Dataset entries
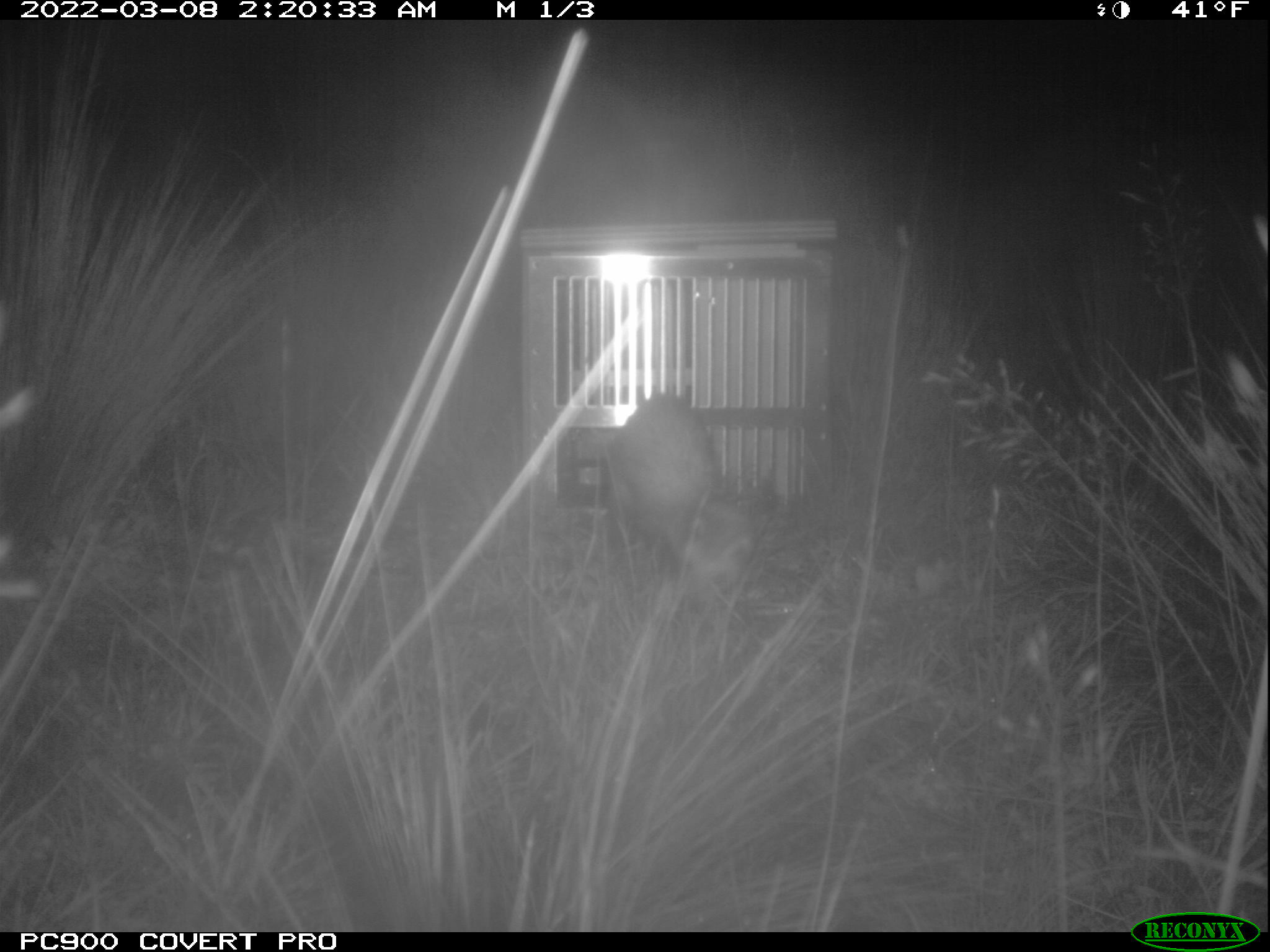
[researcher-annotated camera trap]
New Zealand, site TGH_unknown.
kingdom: Animalia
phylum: Chordata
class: Mammalia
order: Carnivora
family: Mustelidae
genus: Mustela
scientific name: Mustela furo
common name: ferret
Ferret (Mustela furo).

**TASK**
Copy every record exactly, dropping the images.

**WRITTEN ANSWER**
[researcher-annotated camera trap]
New Zealand, site TGH_unknown.
kingdom: Animalia
phylum: Chordata
class: Mammalia
order: Carnivora
family: Mustelidae
genus: Mustela
scientific name: Mustela furo
common name: ferret
Ferret (Mustela furo).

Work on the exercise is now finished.